After being dumped, I found myself feeling anger instead of sadness, which reminded me of my dad's death.
A few months after my dad died, I got dumped. We had been together for awhile, so I took the breakup really hard.
I was devastated at first. I had a hard time sleeping, blamed myself, and felt like things weren't going to be okay. After going about a week or so with these feelings, I found myself starting to get mad at my ex whenever I thought of our breakup. I quickly started replacing my feelings of sadness with feelings of anger, as it was a lot easier to be angry that it was to be sad.
I continued being angry for awhile. But, I quickly noticed that anger felt good in the moment, but afterwards I'd still feel just as bad about the breakup as before. When I let myself feel sad, however, I would feel a bit better (not a lot, but a bit) after letting myself feel bad.
Suddenly, memories from after my dad's death came back to me. I remembered a few weeks after his death, when I started replacing my sadness with anger. It was so much easier to be angry than it was to be sad, so that's what I chose. I then remembered how, trying to make my anger cure my sadness actually caused me to feel a lot worse about my dad's death. I then realized that it was doing the same thing with my breakup.
In the moment, it's easier to choose anger over sadness. It's also easier to ignore your pain. But, that doesn't work. In the moment, it might seem okay, but as time goes on your grief will just get worse instead of better.

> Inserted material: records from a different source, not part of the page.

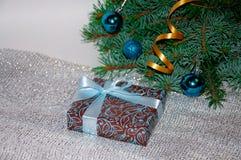 νέο έτος ανασκόπησης μπλε γυαλί σύνθεσης Χριστουγέννων μπιχλιμπιδιών Δώρο Χριστουγέννων κάτω από το χριστουγεννιάτικο δέντρο σε έ Στοκ εικόνα με δικαίωμα ελεύθερης χρήσης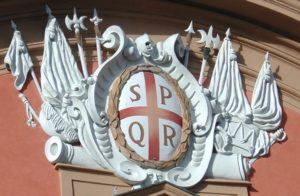 Римская аббревиатура SPQR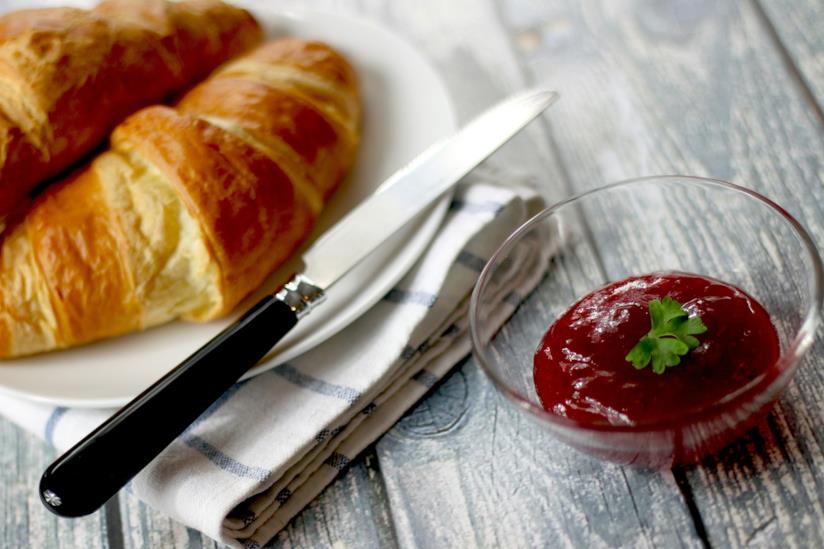 Cornetti e marmellata su un tavolo
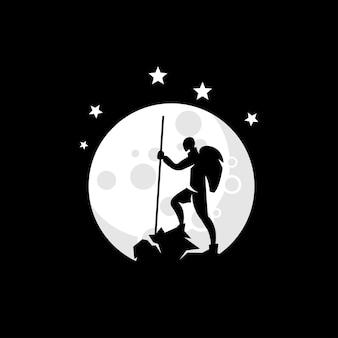 Logotipo da ilustração do alpinista com vetor da lua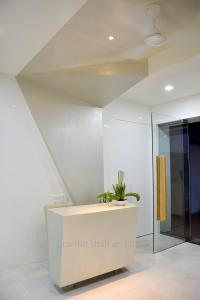Roots dental office reception  Prarthit Shah Architects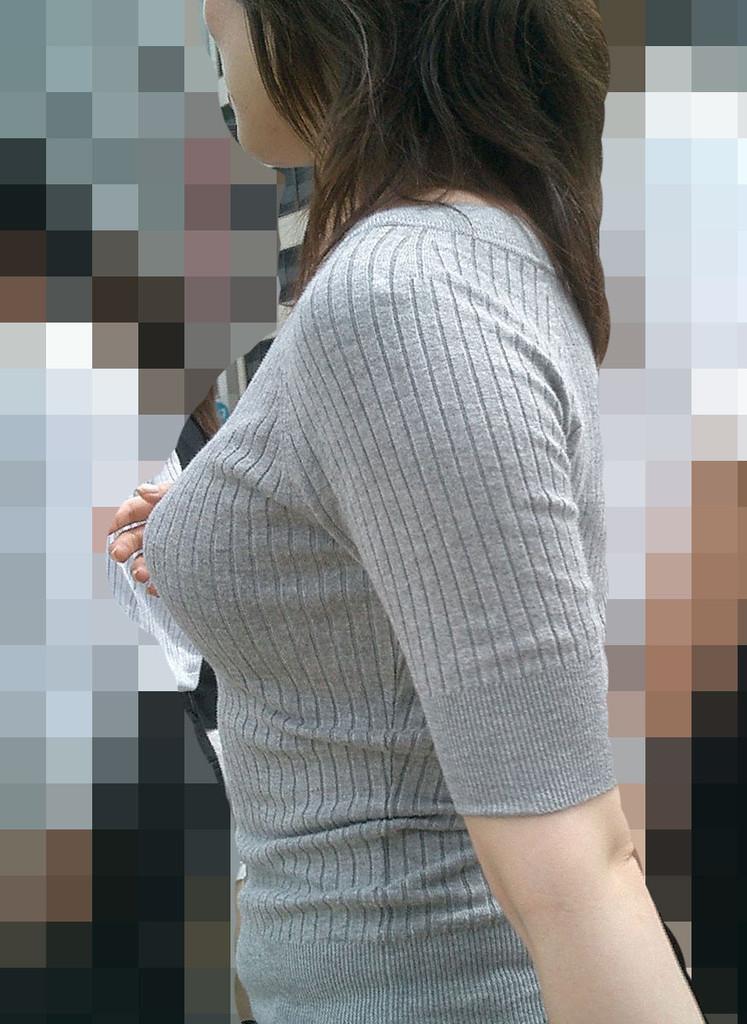 素人娘のおっぱいが着衣の上からでもはっきり分かる巨乳のエロ画像 2437
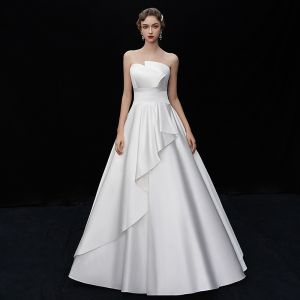 Modest / Simple Ivory Satin Wedding Dresses 2019 A-Line / Princess Amazing / Unique Strapless Sleeveless Backless Floor-Length / Long Ruffle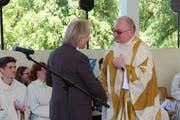 Robert Schwarzer, Kirchenpräsident von evangelisch Arbon, verabschiedet sich von Pfarrer Henryk Walczak. (Bild: Hedy Züger)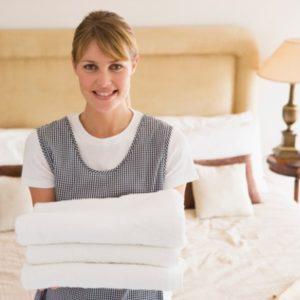 Une famme de chambre qui garde des serviettes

Breakups are a lot like grief. I felt myself going through the five stages after I got dumped: denial, anger, bargaining, depression, acceptance (in any particular order). While breakup grief isn't exactly the same as death grief, I found myself having a lot of the same feelings that I did when my dad died.
I used to think that people who were sad after breakups were dumb, and that there was nothing to it. But, after getting broken up with, I realized that I needed to be sad and needed to not be okay for awhile. If you just got dumped, please know that it's okay if you're going through breakup grief. Let yourself feel your pain and your emotions.
As I was grieving my breakup, I also began to miss my dad a lot more. He had just died a few months before, and grieving my relationship also caused me to grieve my dad a lot more than before. I've since realized that breakups trigger a lot of preexisting grief. Luckily enough for me, I have an amazing support system, who knew how upset I was, and was there for me. It's okay to rely on your support system after a breakup, and to let them know that you're struggling.
Breakups are a lot like grief. Just remember: Even though it may seem easier at the time, anger does not cure sadness.